共同研究報告書


研究区分 一般研究

研究課題

耕地生態系における大気-植生-地表面間の熱・水・物質輸送に関する研究
新規・継続の別 継続(平成25年度から)
研究代表者/所属 農業・食品産業技術総合研究機構
研究代表者/職名 主任研究員
研究代表者/氏名 丸山篤志

研究分担者/氏名/所属/職名
 
氏  名
所  属
職  名

1

小野圭介 独立行政法人農業環境技術研究所 主任研究員

2

桑形恒男 独立行政法人農業環境技術研究所 上席研究員

3

吉本真由美 独立行政法人農業環境技術研究所 主任研究員

4

石田祐宣 弘前大学大学院理工学研究科 助教

5

渡辺力 北大低温研 教授

研究目的 耕地生態系における群落内の微気象環境は、作物の生育や収量を左右するだけでなく、大気-植生-地表面間の熱・水・物質輸送を通じて、地域のエネルギーや物質(炭素、窒素など)の循環、さらには局地気象の形成にも影響を与える。生態系における微気象環境と熱・水・物質輸送との相互作用を解明するため、その過程を再現できる数値モデルを構築し、実測データに用いた検証を行う。特に、結露(や降霜)などが生じる局所的低温条件下での輸送を実測に基づいてパラメータ化することで、寒地の生態系に広く適用できるモデルを構築する。

•••

=== 取り組む課題 ===
a: 耕地生態系研究の報告書をもとに、次の問いに答えてください。
(i) 研究代表者の氏名は何ですか。
(ii) この研究はいつから継続していますか。
(iii) 弘前大学大学院理工学研究科に所属する研究分担者は誰ですか。
b: 耕地生態系研究の報告書を、研究目的の最後の文の後から書き継いでください。
後に示す資料は、耕地生態系研究の報告書とは関係のない内容です。

•••

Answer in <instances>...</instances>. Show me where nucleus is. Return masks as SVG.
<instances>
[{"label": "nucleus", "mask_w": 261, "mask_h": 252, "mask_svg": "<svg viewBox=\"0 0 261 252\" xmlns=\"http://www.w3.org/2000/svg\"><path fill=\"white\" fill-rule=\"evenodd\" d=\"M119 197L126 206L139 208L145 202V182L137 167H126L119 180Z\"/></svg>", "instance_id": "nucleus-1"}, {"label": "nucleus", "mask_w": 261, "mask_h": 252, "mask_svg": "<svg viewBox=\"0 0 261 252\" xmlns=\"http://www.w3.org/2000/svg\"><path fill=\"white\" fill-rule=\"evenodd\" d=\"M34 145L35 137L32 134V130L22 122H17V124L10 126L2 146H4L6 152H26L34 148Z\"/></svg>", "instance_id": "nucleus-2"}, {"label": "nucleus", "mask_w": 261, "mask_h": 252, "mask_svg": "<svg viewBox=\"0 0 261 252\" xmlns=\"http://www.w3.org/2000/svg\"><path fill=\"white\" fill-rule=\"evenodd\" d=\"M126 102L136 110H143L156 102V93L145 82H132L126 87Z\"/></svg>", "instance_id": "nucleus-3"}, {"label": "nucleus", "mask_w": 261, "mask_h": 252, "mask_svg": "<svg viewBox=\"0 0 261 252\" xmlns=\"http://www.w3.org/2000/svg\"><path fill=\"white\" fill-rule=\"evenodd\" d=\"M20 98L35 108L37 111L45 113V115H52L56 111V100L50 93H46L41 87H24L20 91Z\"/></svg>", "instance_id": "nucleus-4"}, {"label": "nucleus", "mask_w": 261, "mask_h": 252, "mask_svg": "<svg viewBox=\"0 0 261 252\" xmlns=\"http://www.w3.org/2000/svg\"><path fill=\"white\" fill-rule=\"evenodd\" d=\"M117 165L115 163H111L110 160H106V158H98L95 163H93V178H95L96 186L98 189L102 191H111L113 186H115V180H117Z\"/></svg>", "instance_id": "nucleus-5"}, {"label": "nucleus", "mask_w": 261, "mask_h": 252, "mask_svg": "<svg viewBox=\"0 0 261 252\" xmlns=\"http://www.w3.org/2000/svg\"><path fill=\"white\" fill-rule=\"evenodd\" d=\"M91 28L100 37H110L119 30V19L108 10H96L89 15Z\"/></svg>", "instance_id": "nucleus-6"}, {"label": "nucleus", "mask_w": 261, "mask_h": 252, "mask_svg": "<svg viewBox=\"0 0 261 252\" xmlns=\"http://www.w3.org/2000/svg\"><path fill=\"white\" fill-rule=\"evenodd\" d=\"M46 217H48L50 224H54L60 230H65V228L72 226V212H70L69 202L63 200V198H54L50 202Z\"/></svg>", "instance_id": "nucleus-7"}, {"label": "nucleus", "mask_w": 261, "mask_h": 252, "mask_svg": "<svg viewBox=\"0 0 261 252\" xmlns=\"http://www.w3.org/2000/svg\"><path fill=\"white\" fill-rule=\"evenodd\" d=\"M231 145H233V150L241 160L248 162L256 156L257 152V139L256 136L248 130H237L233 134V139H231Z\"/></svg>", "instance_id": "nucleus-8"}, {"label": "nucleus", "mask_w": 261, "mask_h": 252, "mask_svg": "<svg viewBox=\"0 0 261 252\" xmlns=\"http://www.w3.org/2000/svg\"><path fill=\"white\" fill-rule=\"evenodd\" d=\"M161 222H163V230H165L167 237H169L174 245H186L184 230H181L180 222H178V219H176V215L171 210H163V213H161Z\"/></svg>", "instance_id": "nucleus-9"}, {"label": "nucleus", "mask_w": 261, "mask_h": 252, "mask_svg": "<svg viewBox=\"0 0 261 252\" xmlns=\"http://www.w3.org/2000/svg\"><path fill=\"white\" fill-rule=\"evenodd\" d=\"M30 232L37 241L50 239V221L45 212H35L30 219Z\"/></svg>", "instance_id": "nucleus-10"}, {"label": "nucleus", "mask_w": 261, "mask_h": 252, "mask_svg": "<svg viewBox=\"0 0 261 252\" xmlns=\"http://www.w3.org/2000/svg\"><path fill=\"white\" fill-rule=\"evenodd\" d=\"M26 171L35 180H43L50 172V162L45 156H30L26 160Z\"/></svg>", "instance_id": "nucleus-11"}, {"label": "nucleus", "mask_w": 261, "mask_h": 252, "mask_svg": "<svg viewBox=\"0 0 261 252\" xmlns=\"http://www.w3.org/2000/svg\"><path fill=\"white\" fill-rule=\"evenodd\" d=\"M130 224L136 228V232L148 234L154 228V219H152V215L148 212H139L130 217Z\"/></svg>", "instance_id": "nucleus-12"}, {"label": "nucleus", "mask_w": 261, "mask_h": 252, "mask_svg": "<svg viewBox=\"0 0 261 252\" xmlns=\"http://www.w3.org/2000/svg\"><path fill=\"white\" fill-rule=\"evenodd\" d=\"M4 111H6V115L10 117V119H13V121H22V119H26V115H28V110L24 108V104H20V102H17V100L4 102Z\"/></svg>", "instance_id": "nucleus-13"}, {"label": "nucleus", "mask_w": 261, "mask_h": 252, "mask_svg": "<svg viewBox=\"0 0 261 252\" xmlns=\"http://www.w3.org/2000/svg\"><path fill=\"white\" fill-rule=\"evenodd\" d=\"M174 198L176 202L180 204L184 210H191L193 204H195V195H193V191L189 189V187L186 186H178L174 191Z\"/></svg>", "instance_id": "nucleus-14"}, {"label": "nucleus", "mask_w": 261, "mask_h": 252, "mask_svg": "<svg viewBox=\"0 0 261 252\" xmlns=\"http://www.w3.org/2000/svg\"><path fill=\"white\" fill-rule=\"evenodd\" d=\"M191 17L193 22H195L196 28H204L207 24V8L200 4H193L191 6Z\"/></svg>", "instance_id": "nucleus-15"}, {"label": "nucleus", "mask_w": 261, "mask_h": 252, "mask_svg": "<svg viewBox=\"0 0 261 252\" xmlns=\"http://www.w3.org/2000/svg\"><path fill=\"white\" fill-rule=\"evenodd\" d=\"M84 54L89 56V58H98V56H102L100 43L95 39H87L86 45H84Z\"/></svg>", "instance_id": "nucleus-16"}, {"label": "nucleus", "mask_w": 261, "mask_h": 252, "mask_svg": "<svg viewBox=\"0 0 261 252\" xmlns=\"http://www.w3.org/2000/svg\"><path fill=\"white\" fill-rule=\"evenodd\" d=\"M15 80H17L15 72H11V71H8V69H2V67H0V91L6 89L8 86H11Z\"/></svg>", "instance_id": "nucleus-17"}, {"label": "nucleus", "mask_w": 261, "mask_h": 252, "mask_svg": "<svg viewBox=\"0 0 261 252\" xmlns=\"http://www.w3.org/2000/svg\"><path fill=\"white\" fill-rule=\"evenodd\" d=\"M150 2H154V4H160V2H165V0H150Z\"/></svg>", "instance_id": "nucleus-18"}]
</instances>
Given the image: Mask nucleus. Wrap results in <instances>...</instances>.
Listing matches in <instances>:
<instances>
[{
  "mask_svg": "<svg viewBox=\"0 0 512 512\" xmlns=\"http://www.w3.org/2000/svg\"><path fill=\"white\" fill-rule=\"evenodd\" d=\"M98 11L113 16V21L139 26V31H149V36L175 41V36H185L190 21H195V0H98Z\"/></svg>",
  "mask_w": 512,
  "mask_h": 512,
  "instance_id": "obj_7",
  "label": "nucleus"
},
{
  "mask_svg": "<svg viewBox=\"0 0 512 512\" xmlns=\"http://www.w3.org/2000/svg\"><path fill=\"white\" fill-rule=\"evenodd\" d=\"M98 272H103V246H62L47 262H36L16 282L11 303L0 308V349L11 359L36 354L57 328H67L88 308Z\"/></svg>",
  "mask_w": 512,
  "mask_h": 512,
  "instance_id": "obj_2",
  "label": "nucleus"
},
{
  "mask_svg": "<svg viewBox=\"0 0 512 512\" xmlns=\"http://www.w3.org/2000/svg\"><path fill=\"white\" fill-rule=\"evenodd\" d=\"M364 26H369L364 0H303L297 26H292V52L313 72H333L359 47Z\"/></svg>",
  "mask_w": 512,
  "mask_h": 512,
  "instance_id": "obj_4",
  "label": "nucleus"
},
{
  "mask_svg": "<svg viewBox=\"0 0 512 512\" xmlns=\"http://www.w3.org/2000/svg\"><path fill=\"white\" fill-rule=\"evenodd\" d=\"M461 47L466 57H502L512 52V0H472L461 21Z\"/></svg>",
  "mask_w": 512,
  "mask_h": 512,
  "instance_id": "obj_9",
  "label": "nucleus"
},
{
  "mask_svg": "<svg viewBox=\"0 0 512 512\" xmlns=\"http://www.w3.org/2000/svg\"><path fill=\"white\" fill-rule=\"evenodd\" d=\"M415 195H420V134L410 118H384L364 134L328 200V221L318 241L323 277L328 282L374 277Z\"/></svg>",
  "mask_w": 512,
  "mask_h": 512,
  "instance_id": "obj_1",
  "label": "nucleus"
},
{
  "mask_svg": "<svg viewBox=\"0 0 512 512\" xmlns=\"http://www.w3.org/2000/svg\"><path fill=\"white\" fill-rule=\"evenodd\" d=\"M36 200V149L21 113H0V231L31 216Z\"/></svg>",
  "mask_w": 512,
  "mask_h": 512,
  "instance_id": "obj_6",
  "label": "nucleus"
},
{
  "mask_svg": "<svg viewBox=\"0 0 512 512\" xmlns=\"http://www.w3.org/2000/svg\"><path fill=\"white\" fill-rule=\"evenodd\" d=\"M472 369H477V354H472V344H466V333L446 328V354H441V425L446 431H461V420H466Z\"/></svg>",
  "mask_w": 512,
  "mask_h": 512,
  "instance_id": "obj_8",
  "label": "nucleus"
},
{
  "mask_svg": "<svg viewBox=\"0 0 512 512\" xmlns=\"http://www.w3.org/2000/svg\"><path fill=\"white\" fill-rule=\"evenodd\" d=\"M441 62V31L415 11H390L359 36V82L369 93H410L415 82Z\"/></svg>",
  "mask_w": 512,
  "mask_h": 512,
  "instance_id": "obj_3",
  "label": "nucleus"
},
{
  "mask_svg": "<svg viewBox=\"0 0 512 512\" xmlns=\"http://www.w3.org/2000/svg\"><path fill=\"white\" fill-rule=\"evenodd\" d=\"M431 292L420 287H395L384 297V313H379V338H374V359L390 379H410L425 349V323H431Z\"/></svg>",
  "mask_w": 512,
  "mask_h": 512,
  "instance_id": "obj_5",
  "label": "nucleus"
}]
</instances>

•••

=== 課題の解答 ===
a:
(i) 丸山篤志
(ii) 平成25年度から
(iii) 石田祐宣

b:
研究内容・成果 低温科学研究所での研究打合せおよび定期的なTV会議を通して各メンバーの具体的な役割分担を検討し共同研究を進めた。研究代表者らがこれまでに開発してきた水田の群落2層モデル(Maruyama and Kuwagata, 2010, Agric. For. Meteor. 150, 919-930)について、昨年度得られた水田水温の推定結果および水田フラックスサイトにおける粗度長の季節変化の傾向をもとに、今年度は熱・水・物質輸送の計算方法について改良を行った。すなわち、大気-植生-地表面間の熱輸送において、地表面の局所的な低温(安定)あるいは高温(不安定)条件における熱輸送を適切に計算できるよう交換係数を再定義し、これによって水田水面や森林内雪面など地表面と葉群の温度が大きく異なる場合における熱・水・物質輸送の再現が可能となった。また、担当教員が開発した群落多層モデル(Watanabe et al., 2004, Global Change Biology 10, 963–982)を基に、作物群落内に生息する病害虫の生態に影響を与える葉群の濡れ(結露)のシミュレーションに着手し、水稲群落における結露の鉛直分布を適切に再現できることを確認した。今回の共同研究で得られた成果について、3月につくば市で開催される農業気象国際シンポジウム(ISAM2015)においてオーガナイズドセッションを企画し、これまでの成果と併せて学会発表する(「成果となる論文・学会発表等」の[1]、[4]、[5]に該当)。
  
成果となる論文・学会発表等 [1] Maruyama A., Kuwagata T. and Watanabe T. (2015) Dew fall simulation in a rice canopy using multi-layer micrometeorological model. ISAM2015, OS-E2-4.
[2] Kuwagata et al. (2014) Temperature Difference between Meteorological Station and Nearby Farmland –Case Study for Kumagaya City in Japan. SOLA 10, 45-49.
[3] Ono K. et al. (2014) Comparison of canopy-scale water-use efficiency of irrigated rice under different climates and management practices, Asiaflux Workshop 2015.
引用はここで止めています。